-- start of Data provided --

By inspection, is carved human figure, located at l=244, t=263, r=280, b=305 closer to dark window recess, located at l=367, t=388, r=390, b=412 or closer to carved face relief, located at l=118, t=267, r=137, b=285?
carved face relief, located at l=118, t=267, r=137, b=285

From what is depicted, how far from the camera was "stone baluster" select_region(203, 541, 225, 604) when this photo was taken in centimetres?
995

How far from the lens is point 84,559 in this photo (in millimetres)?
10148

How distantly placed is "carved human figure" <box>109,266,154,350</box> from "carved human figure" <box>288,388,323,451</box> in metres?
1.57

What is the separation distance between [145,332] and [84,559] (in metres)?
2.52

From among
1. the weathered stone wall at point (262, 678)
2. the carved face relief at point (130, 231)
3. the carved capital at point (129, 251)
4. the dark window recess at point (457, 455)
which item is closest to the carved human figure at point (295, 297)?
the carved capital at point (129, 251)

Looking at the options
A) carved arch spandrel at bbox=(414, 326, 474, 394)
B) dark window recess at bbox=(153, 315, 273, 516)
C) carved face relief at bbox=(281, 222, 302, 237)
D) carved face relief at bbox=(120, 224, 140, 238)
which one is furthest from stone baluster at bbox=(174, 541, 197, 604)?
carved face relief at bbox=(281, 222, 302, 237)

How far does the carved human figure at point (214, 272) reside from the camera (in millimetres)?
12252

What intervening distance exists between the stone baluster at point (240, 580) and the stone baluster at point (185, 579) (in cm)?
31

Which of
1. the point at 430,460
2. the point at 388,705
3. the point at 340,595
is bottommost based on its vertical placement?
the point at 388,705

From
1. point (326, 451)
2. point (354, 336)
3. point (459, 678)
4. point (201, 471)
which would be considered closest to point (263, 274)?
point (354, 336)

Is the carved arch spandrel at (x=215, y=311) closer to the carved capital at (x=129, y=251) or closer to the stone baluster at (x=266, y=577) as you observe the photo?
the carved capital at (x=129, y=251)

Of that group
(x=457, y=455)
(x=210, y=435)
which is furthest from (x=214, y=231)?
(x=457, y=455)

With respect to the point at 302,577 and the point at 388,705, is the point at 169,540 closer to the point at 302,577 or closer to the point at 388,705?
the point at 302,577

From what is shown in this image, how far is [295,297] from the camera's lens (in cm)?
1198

-- end of Data provided --

**Task to complete**
Print every record above exactly as written.

**Response**
By inspection, is carved human figure, located at l=244, t=263, r=280, b=305 closer to dark window recess, located at l=367, t=388, r=390, b=412 or closer to carved face relief, located at l=118, t=267, r=137, b=285?
carved face relief, located at l=118, t=267, r=137, b=285

From what is depicted, how far from the camera was "stone baluster" select_region(203, 541, 225, 604) when this photo was taken in centimetres?
995

How far from the lens is point 84,559 in this photo (in millimetres)?
10148

How distantly placed is "carved human figure" <box>109,266,154,350</box> from "carved human figure" <box>288,388,323,451</box> in metres?
1.57

What is the separation distance between [145,332] and [84,559] (in metres)?
2.52

From among
1. the weathered stone wall at point (262, 678)
2. the carved face relief at point (130, 231)
3. the carved capital at point (129, 251)
4. the dark window recess at point (457, 455)
which item is closest to the carved human figure at point (295, 297)?
the carved capital at point (129, 251)

Looking at the options
A) carved arch spandrel at bbox=(414, 326, 474, 394)
B) dark window recess at bbox=(153, 315, 273, 516)
C) carved face relief at bbox=(281, 222, 302, 237)
D) carved face relief at bbox=(120, 224, 140, 238)
which one is furthest from stone baluster at bbox=(174, 541, 197, 604)?
carved face relief at bbox=(281, 222, 302, 237)

How far does the carved human figure at point (214, 272) reside from the camera (in millimetres)?
12252

What intervening distance exists between the stone baluster at point (240, 580) and the stone baluster at point (185, 579) (in cm)?
31

Which of
1. the point at 430,460
2. the point at 388,705
3. the point at 340,595
is bottommost based on its vertical placement?
the point at 388,705

From
1. point (326, 451)
2. point (354, 336)
3. point (459, 678)
4. point (201, 471)
which would be considered closest to point (263, 274)?
point (354, 336)

Is the carved arch spandrel at (x=215, y=311) closer to the carved capital at (x=129, y=251) or closer to the stone baluster at (x=266, y=577) as you observe the photo?
the carved capital at (x=129, y=251)

Of that group
(x=457, y=455)
(x=210, y=435)
which is furthest from (x=214, y=231)?
(x=457, y=455)

With respect to the point at 302,577 and the point at 388,705, is the point at 169,540 closer to the point at 302,577 or closer to the point at 388,705?
the point at 302,577

From what is shown in this image, how far is [295,297] from the camera's lens (in cm)?
1198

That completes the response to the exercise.